### TEXTO DE ORIGEM
------

Acórdão do Tribunal da Relação de Lisboa
Processo:
6528/07-9
Relator: JOÃO CARROLA
Descritores: VIGILÂNCIA ELECTRÓNICA
INIBIÇÃO DA FACULDADE DE CONDUZIR
Nº do Documento: RL
Data do Acordão: 10/11/2007
Votação: UNANIMIDADE
Texto Integral: S
Meio Processual: RECURSO PENAL
Decisão: REJEITADO
Sumário: 1. O uso do radar foi notificado à C.N.P.D. apenas em 5/5/06, ao abrigo do DL 207/05, de 29/11.
2. A contra-ordenação ocorreu em 14/7/05, ou seja, antes da entrada em vigor do referido D.L..
3. A imagem obtida pelo radar foi utilizada dentro do estritamente necessário para a finalidade pretendida e legalmente admitida, não se identificando sequer a pessoa do condutor.
4. Não pode, pois, concluir-se, quanto ao seu uso, e face à falta de comunicação à C.N.P.D. ( que não existia à data dos factos e que a lei não estabelece com prazo peremptório ), que tenha sido utilizado um método proibido de prova, nos termos previstos no art. 126.º do C.P.P., tanto mais que a falta daquela comunicação é sancionada apenas com contra-ordenação - art. 37.º da mesma Lei.
(sumariado em pgdl)
Decisão Texto Parcial:
Decisão Texto Integral: (...)

Perante a improcedência da impugnação judicial, vem o recorrente, pelo presente recurso, expressar, no essencial, as mesmas pretensões, apesar de fazer uma diferenciação no pedido final em que propugna pela dispensa de sanção acessória de inibição de conduzir.

------

### EXCERTO DE DADOS

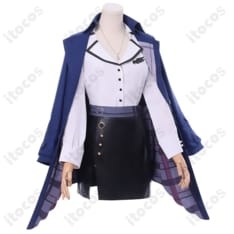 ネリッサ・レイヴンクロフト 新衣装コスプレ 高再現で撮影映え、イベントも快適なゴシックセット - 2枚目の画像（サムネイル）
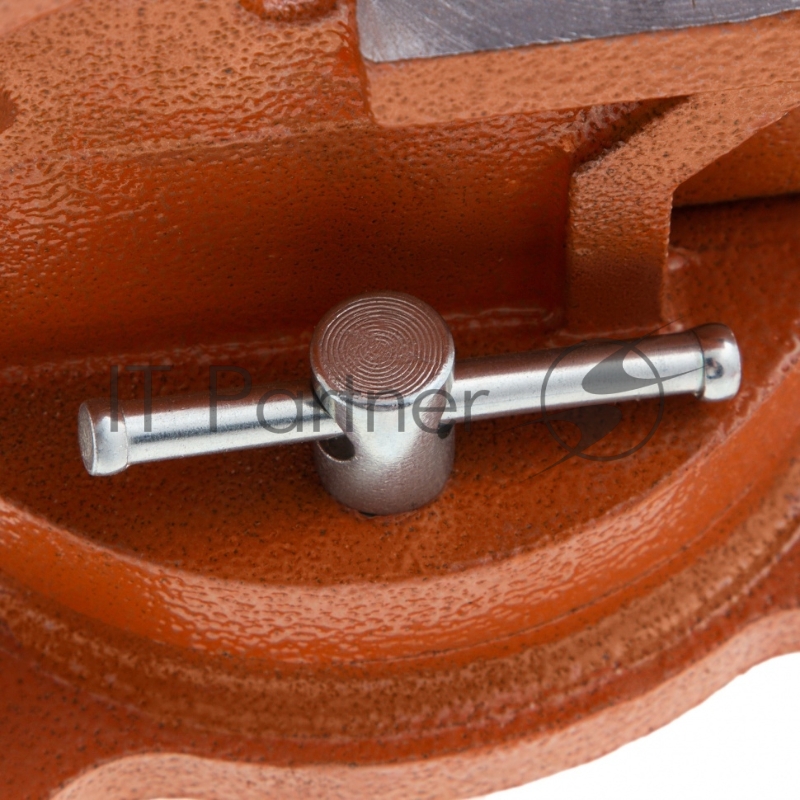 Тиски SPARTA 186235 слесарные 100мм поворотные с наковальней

------

### USANDO A INFORMAÇÃO
1. Resume em duas frases o acórdão sobre o uso do radar.
2. No acórdão sobre o radar, reescreve em forma de lista o ponto que começa por «Não pode, pois, concluir-se», mantendo os factos principais.
3. Continua o acórdão sobre o radar a partir da última frase apresentada.

### RESPOSTAS ESCRITAS
1. O Tribunal da Relação de Lisboa rejeitou, por unanimidade, um recurso penal relativo a uma contra-ordenação ocorrida em 14/7/05, sendo que o uso do radar só foi notificado à C.N.P.D. em 5/5/06. O tribunal considerou que a imagem do radar foi usada dentro do estritamente necessário e que a falta de comunicação à C.N.P.D. não configura um método proibido de prova, sendo sancionada apenas com contra-ordenação.

2.
- Não se pode concluir que o radar tenha sido um método proibido de prova, nos termos do art. 126.º do C.P.P., por falta de comunicação à C.N.P.D.
- Essa comunicação não existia à data dos factos.
- A lei não fixa um prazo peremptório para essa comunicação.
- A falta dessa comunicação é sancionada apenas com contra-ordenação (art. 37.º da mesma Lei).

3.
No tocante a estes, importará sempre relembrar ao recorrente que por força do disposto no art.º 75º n.º 1 do Regime Geral das Contra-Ordenações aprovado pelo DL 433/82 de 27/10, alterado pelos DL 356/89 de 17/10 e 244/95 de 14/09, este tribunal (de recurso) apenas conhecerá da matéria de direito, sendo portanto inócuas quaisquer referências que o recorrente faz quanto aos factos alegados e que foram, ou não foram, provados pelo tribunal recorrido.

Apreciaremos, em primeiro lugar, a invocada nulidade da decisão.
Neste particular, a dissenção do recorrente relativamente à sentença começa por invocar a nulidade da decisão administrativa por ausência na mesma de menção ao número de radar, quando foi calibrado e se o mesmo foi ou não reconhecido e aprovado pelo IPQ.
Independentemente do recurso se dirigir à sentença resultante da impugnação judicial e não à decisão administrativa, sempre diremos que não assiste a mínima razão ao recorrente. Desde logo, porque na decisão administrativa é claramente mencionado que a velocidade do veículo do arguido foi controlada pelo cinemómetro radar, marca Multanova, modelo MUVR-6FD, aprovado em 28.4.2003 pela DGV através do despacho/ofício n.º 8036, tal como já constava do auto de contra-ordenação para que remete a decisão administrativa e a sentença, ora recorrida, na parte em que conheceu dessa questão.
A decisão é clara quanto à indicação do meio de prova utilizado e a respectiva aprovação sendo que ”(..) os aparelhos utilizados na fiscalização da velocidade estão sujeitos à aprovação da Direcção Geral de Viação (artigo 5.º, n.º 5 do C.E., na redacção do DL n.º 44/2005, de 23.02), aprovação essa que tem necessariamente que ser precedida de controlo metrológico a cargo do Instituto Português da Qualidade para a verificação da qualidade metrológica dos mesmos”.
Em suma, as deficiências que o recorrente invoca não existem.

Suscita o recorrente a validade do meio de prova obtido através do uso do radar por, na sua perspectiva, não ter sido efectuada a notificação relativa à utilização de radares junto da Comissão0 Nacional de Protecção de Dados.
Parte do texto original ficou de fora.